● **Supplied text**
12/01/2009

Interview with Joanna Regiec



1. Mason Gross offers various majors. Why have you decided to pursue Graphic Design as your concentration?

Well, I think that graphic design makes the most sense as far as an art related career is concerned. I certainly enjoy drawing and painting, but I’m not sure I’d be able to make a career out of it. When you tell people that you go to an art school, usually you get the same response, and that’s probably because people associate art schools with the image of the “starving artist”. In my opinion, however, graphic design offers some sense of stability, but also at the same time gives you the opportunity to be creative and produce work.

2. Graphic designers usually have to follow certain specs when it comes to individual projects. Do you feel that your work is sometimes limited by these specifications?

Yeah, at times I do feel like my work can be somewhat limited, but on the other hand it comes with the territory. As a graphic designer you do have to follow specifications. It’s simply part of the job description. It’s not like you can just do whatever you want, especially since most of the time you’re working with or for a client. Maybe as students we’re given a little bit more freedom to express our ideas or be creative, especially as seniors when it’s important to create portfolios that showcase our best work, but I don’t necessarily think it’s going to be that way once we’re actually in the field as entry level designers. And having specifications isn’t always bad. It often keeps you from going off track.

● **What you should do**
Please render this sentence from the interview in Spanish: "And having specifications isn’t always bad."

Stored data entries:
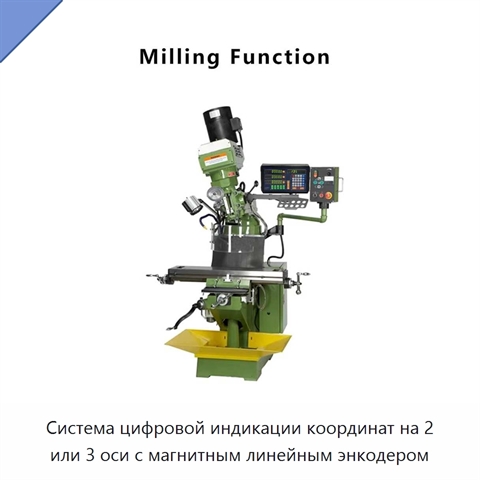 Milling Function

Система цифровой индикации координат на 2 или 3 оси с магнитным линейным энкодером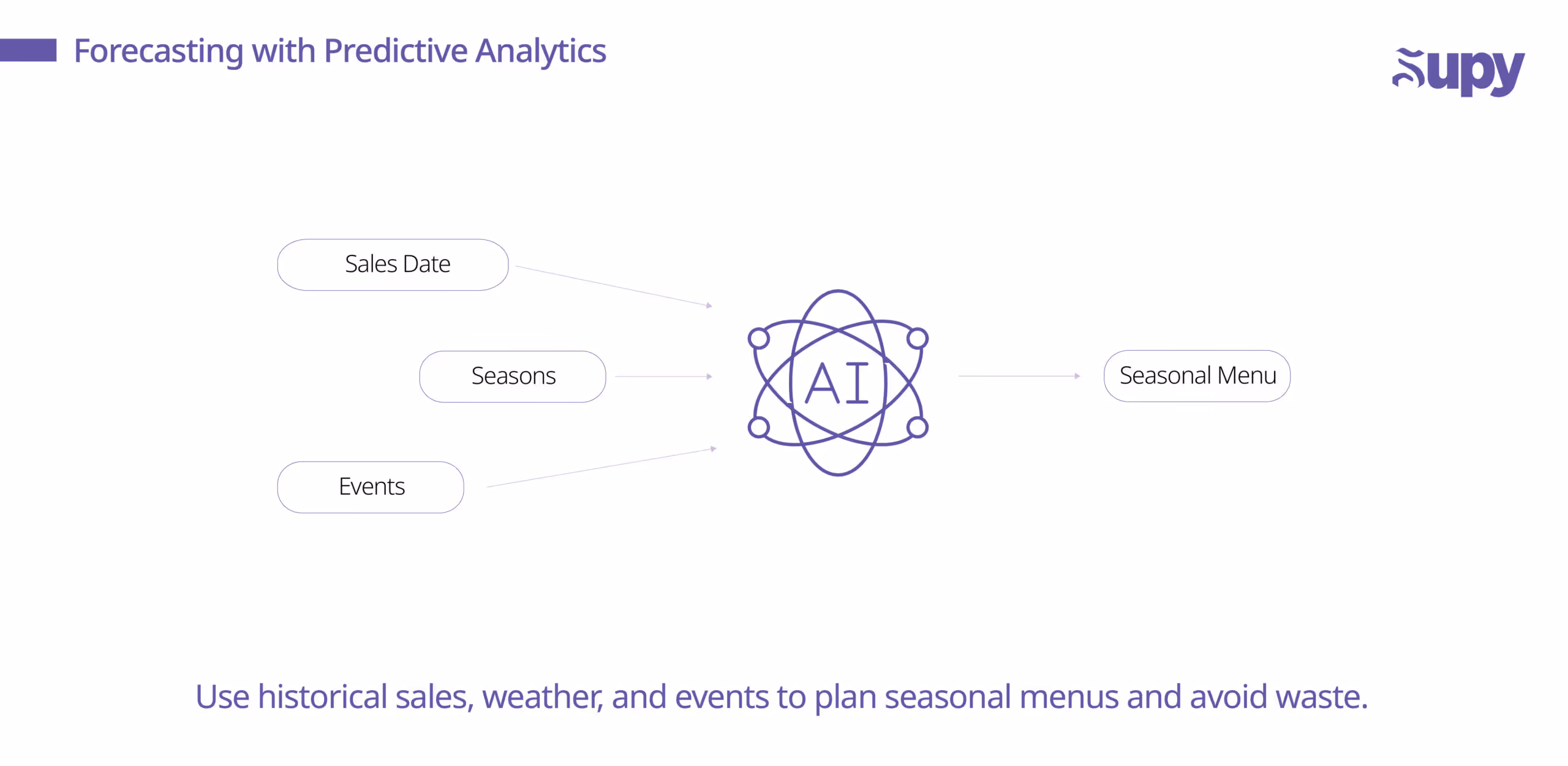 Forecasting with Predictive Analytics

Supy

Sales Date

Seasons

Events

AI

Seasonal Menu

Use historical sales, weather, and events to plan seasonal menus and avoid waste.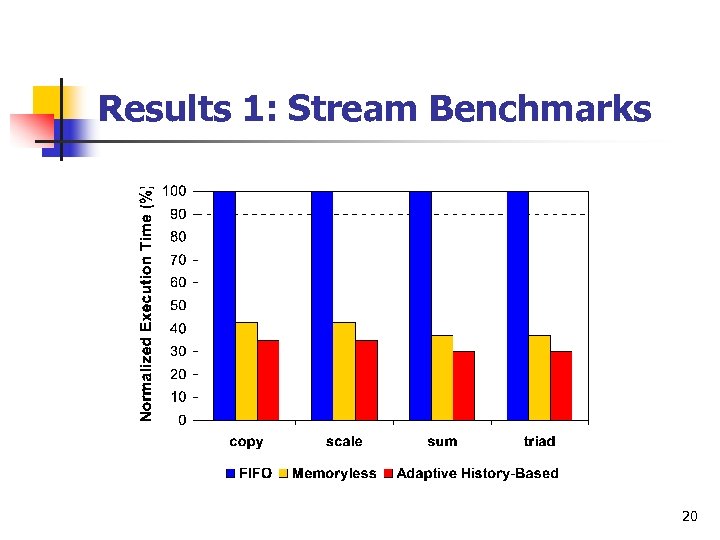 Results 1: Stream Benchmarks

Normalized Execution Time (%)

100
90
80
70
60
50
40
30
20
10
0

copy
scale
sum
triad

FIFO Memoryless Adaptive History-Based

20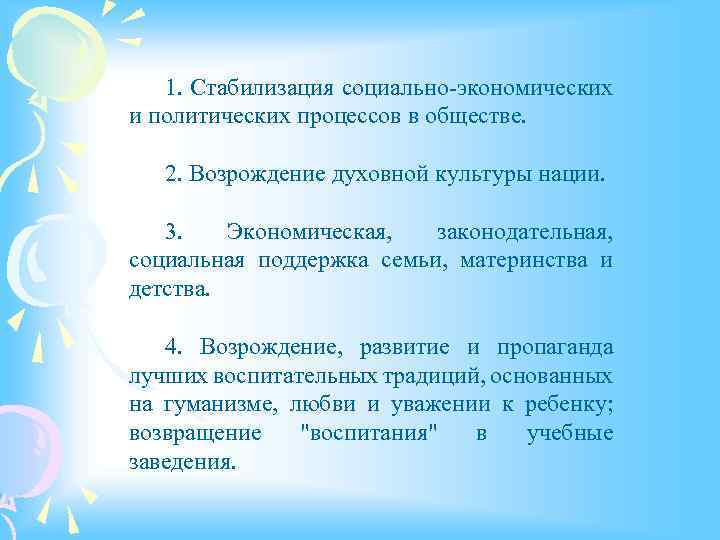 1. Стабилизация социально-экономических и политических процессов в обществе.

2. Возрождение духовной культуры нации.

3. Экономическая, законодательная, социальная поддержка семьи, материнства и детства.

4. Возрождение, развитие и пропаганда лучших воспитательных традиций, основанных на гуманизме, любви и уважении к ребенку; возвращение "воспитания" в учебные заведения.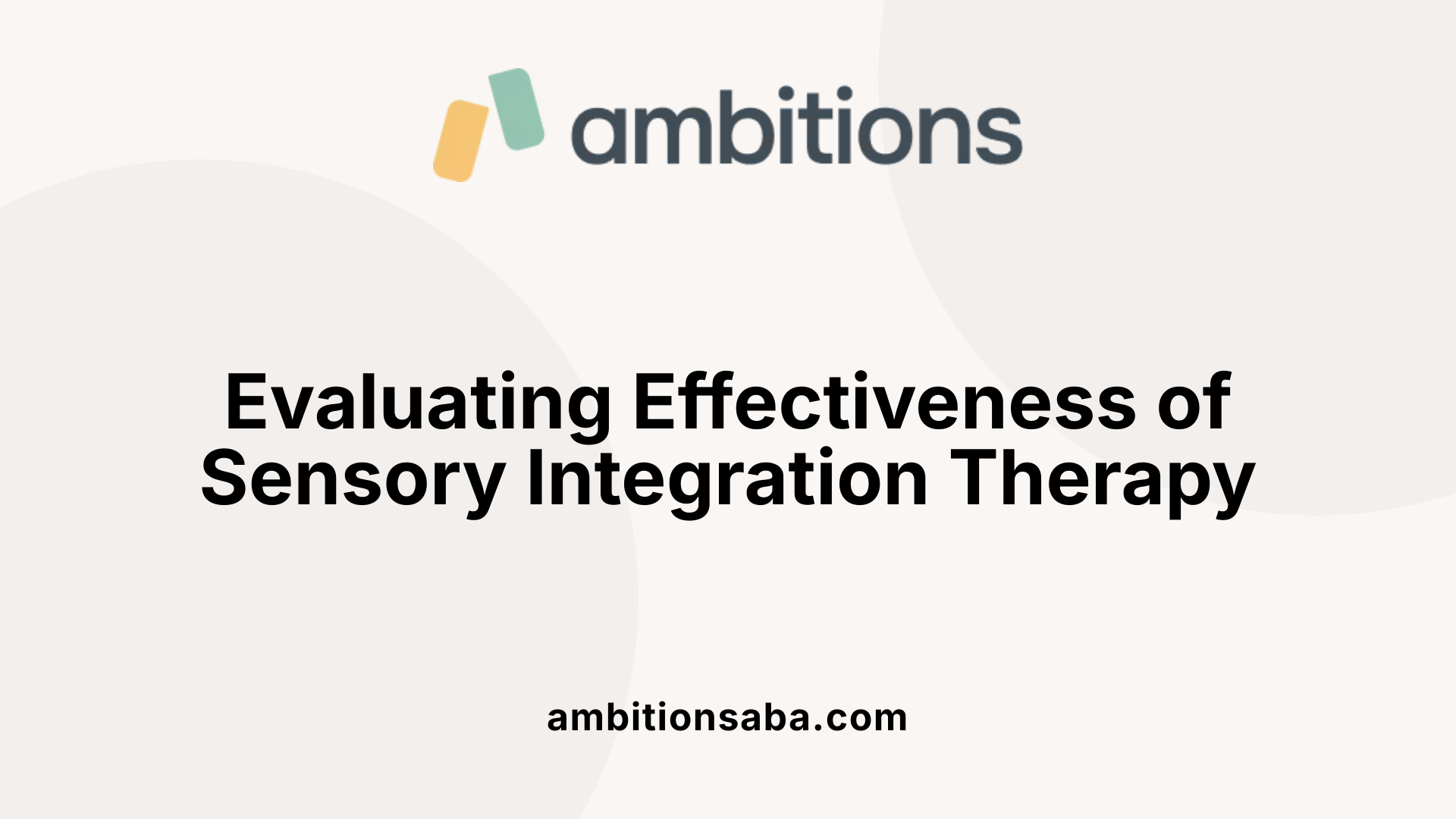 ambitions

Evaluating Effectiveness of Sensory Integration Therapy

ambitionsaba.com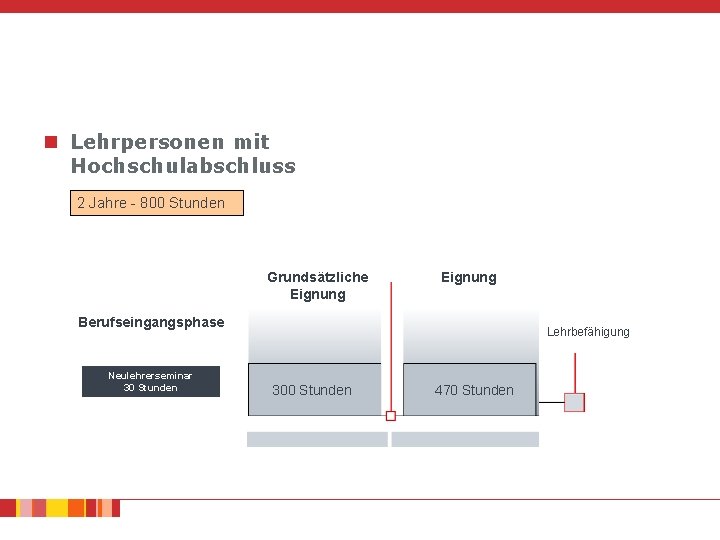 Lehrpersonen mit Hochschulabschluss

2 Jahre - 800 Stunden

Grundsätzliche Eignung

Eignung

Berufseingangsphase

Lehrbefähigung

Neulehrerseminar
30 Stunden

300 Stunden

470 Stunden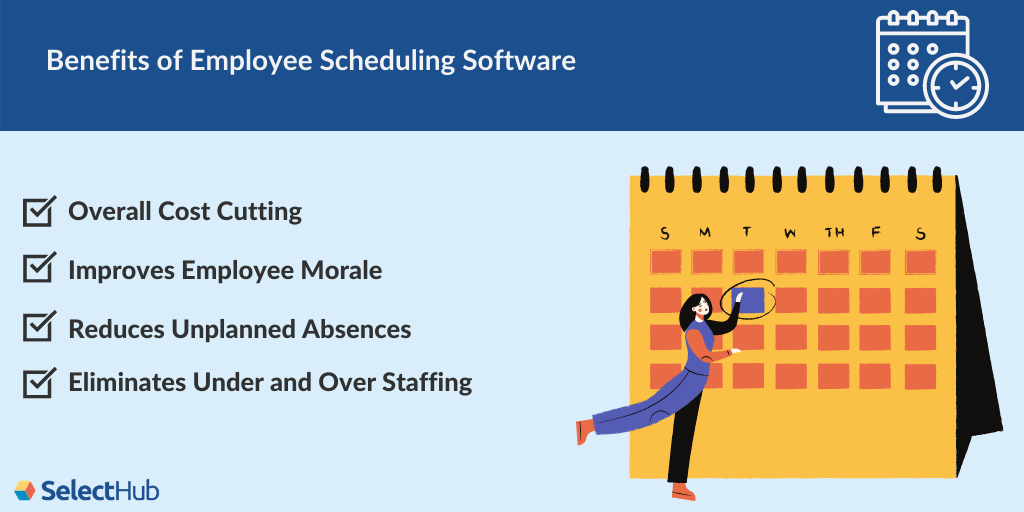 Benefits of Employee Scheduling Software

Overall Cost Cutting

Improves Employee Morale

Reduces Unplanned Absences

Eliminates Under and Over Staffing

S M T W TH F S

SelectHub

● **Answer area**
Y tener especificaciones no siempre es malo.